Jazz: Giricek not leaving - yet
Thanks to a phone call from Croatian countryman Zoran Planinic, a story in the El Correo newspaper and the reach of the Internet, Jazz guard Gordan Giricek spent part of Thursday on his way to play for Tau Ceramica in Spain this season.
Not about to happen, according to Kevin O'Connor, the Jazz's senior vice president of basketball operations, as well as Marc Fleisher, Giricek's agent. Not with Giricek under contract to the Jazz for one more season at $4 million.
But the story did make for interesting reading, in addition to interesting discussion about Giricek's future in Utah. His relationship with Jerry Sloan has been strained, his expiring contract has trade value and both sides are said to be open to a deal.
At the same time, Giricek is the most experienced shooting guard left on the Jazz's roster after Derek Fisher's departure.
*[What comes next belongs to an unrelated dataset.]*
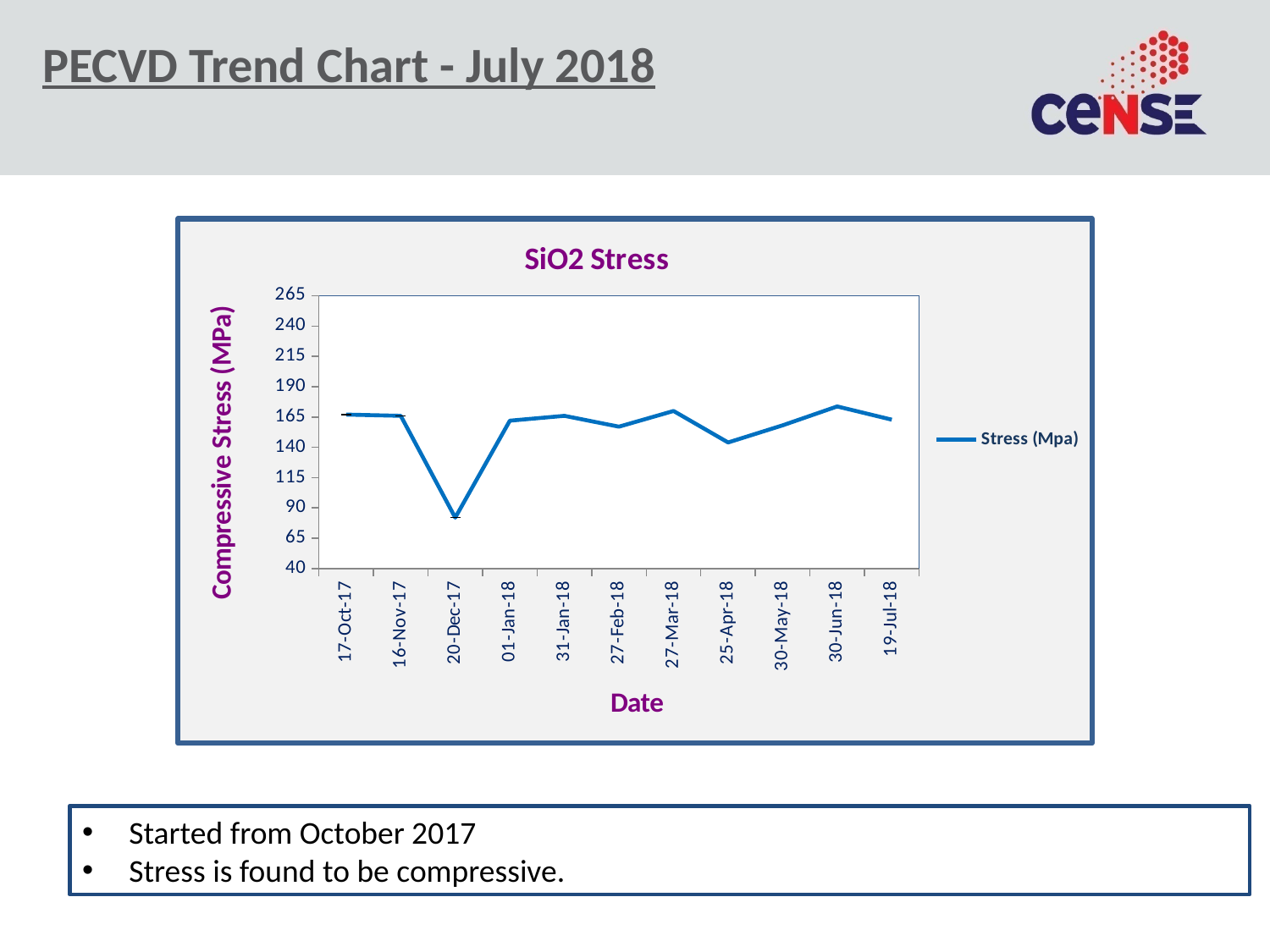
Does the stress value rise or fall from 16-Nov-17 to 20-Dec-17? Fall Which has the larger stress value, 25-Apr-18 or 30-Jun-18? 30-Jun-18 Is the value for 30-Jun-18 greater or less than 140? greater How many series does the legend list? 1 Is the value for 25-Apr-18 greater or less than 165? less What kind of chart is shown on the slide? Line chart Is the value for 20-Dec-17 greater or less than 115? less What is the title of the chart? SiO2 Stress How many dates are labelled along the x axis? 11 On which date is the stress value lowest? 20-Dec-17 What is the name of the series shown in the legend? Stress (Mpa) Which has the larger stress value, 20-Dec-17 or 01-Jan-18? 01-Jan-18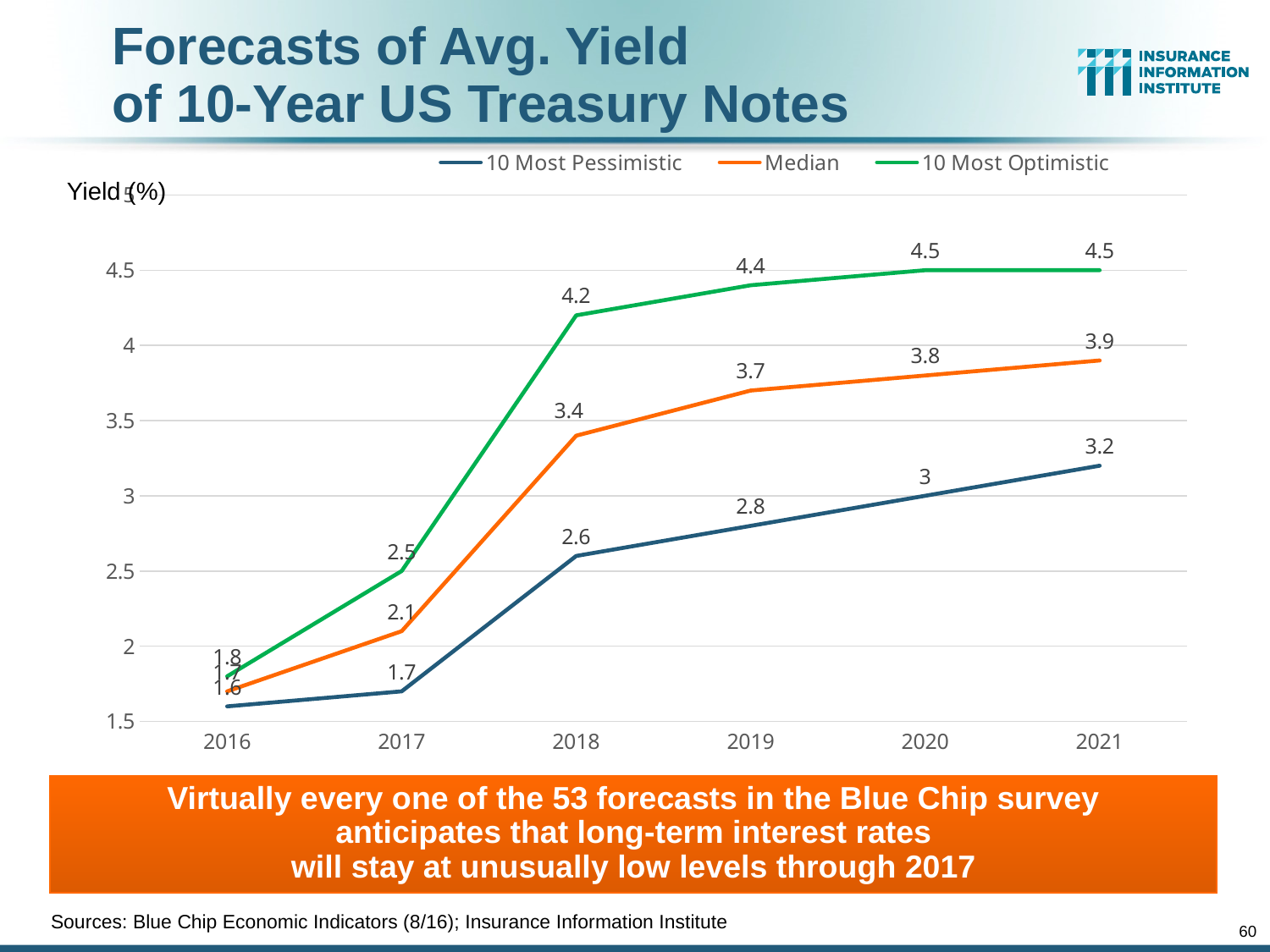
What is the title of the chart? Forecasts of Avg. Yield of 10-Year US Treasury Notes In which year is the 10 Most Pessimistic forecast highest? 2021 Does the Median forecast rise or fall from 2016 to 2021? rise What is the 10 Most Optimistic forecast yield for 2021? 4.5 What kind of chart is shown on the slide? line chart How many series does the legend list? 3 Which is larger in 2017: the Median forecast or the 10 Most Optimistic forecast? 10 Most Optimistic In which year is the Median forecast lowest? 2016 How many years are shown on the x axis? 6 What is the Median forecast yield for 2018? 3.4 What is the 10 Most Pessimistic forecast yield for 2019? 2.8 What is the difference between the 10 Most Optimistic and 10 Most Pessimistic forecasts for 2020? 1.5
Yet Giricek apparently has fallen out of favor and his role this season with the Jazz is uncertain.
Asked if he was confident Giricek would start the season with the team, O'Connor answered, "Never confident of anything . . . Wilt Chamberlain and Kareem Abdul-Jabbar got traded, so can anybody get traded? Yeah."
From eight time zones and 5,000 miles away, the Spanish newspaper weighed in on Giricek's unsettled situation in Salt Lake City.
"The Mormon franchise has left the player's status a little up in the air for someone who has been useful during the past four seasons, but the team has considered letting him go,'' the paper wrote, according to a translation made for the Tribune.
"With this possibility, the Jazz have two possible paths. A trade with another team to strengthen its diminished interior play or to allow a recision [of the contract]. This possibility is what most interests [Tau] and the player's representatives."
The paper wrote that the club is hoping the Jazz will buy out Giricek's contract, similar to what happened last summer with Planinic and the New Jersey Nets. Tau Ceramica is one of the top teams the Euroleague, home to Luis Scola and Tiago Splitter last season.
"For now, Giricek himself is waiting to see but privately acknowledges that [Tau] would be an ideal destination for a European return,'' according to the El Correo report, which was the lead headline on the widely read HoopsHype.com blog.
Giricek has Croatian connections to Tau through Planinic, who played three seasons with the Nets, and coach Neven Spahija.
For now, the closest Giricek will get to Spain is a paella dinner. The NBA and FIBA have a agreement to honor each other's contracts, and Giricek still has a season left on the four-year, $16 million deal he signed in July 2004.
Giricek told Planinic that he would consider Tau if he ever wanted to return to Europe. That isn't a consideration now, Fleisher said.
Giricek averaged a career-low 7.8 points off the bench last season, watching as C.J. Miles opened the season as the starting shooting guard and Fisher finished the season in that role.
He voiced concern about being branded a halfhearted defender and worker. In recent weeks, Giricek was described as having an "uneasy relationship" with Sloan.
Giricek sat out nine games with bruised ribs - Jazz owner Larry Miller questioned in a June radio interview whether Giricek "milked" the injury - but has played five NBA seasons and is more experienced than the Jazz's other shooting guard candidates combined.
The Jazz have Giricek, Ronnie Brewer and Morris Almond under contract, with a qualifying offer still out to Miles. Brewer and Miles have little by way of NBA resumes and Almond is a late first-round pick heading into his rookie season.
O'Connor said not to discount the possibility of the Jazz finishing games this season with forwards Andrei Kirilenko and Matt Harpring on the floor together and without a true shooting guard in the lineup.